• SET PROBLEM
Rewrite the listing from the line that has "Within the shot, of these options" through the line that has "which is farthest", replacing "stone plaza" with "paved courtyard" and leaving everything else unchanged.
* begin MATERIAL FOR THIS TASK *
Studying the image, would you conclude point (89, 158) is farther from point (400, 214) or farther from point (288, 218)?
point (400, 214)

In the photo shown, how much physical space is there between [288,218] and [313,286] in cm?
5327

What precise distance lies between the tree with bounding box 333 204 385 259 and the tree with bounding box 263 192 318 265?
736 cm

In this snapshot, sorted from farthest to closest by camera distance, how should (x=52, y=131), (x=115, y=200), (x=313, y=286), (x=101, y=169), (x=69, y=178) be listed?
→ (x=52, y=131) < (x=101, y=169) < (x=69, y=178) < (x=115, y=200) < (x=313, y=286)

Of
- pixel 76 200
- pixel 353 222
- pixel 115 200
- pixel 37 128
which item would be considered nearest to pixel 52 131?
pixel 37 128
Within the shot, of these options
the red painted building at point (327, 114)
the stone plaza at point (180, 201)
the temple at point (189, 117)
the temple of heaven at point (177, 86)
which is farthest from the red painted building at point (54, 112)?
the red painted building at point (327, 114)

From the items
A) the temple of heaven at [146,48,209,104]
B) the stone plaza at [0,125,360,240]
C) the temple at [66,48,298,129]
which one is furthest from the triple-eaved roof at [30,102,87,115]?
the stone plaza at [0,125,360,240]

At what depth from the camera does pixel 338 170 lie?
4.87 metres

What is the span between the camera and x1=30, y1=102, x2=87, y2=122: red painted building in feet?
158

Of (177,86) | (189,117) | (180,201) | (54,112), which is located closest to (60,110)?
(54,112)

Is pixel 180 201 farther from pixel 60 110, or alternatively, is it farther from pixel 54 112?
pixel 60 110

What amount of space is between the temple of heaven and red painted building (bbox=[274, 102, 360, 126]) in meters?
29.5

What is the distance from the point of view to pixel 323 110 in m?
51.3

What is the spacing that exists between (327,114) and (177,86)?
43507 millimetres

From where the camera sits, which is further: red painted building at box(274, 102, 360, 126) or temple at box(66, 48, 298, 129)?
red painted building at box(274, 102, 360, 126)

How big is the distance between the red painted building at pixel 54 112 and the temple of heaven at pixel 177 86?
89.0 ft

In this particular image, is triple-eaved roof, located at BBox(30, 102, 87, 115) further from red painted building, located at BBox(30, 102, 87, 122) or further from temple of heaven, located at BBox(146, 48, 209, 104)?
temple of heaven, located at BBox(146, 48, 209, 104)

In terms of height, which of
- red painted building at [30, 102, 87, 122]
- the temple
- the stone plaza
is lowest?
* end MATERIAL FOR THIS TASK *
• EXERCISE RESULT
Within the shot, of these options
the red painted building at point (327, 114)
the paved courtyard at point (180, 201)
the temple at point (189, 117)
the temple of heaven at point (177, 86)
which is farthest from the red painted building at point (54, 112)?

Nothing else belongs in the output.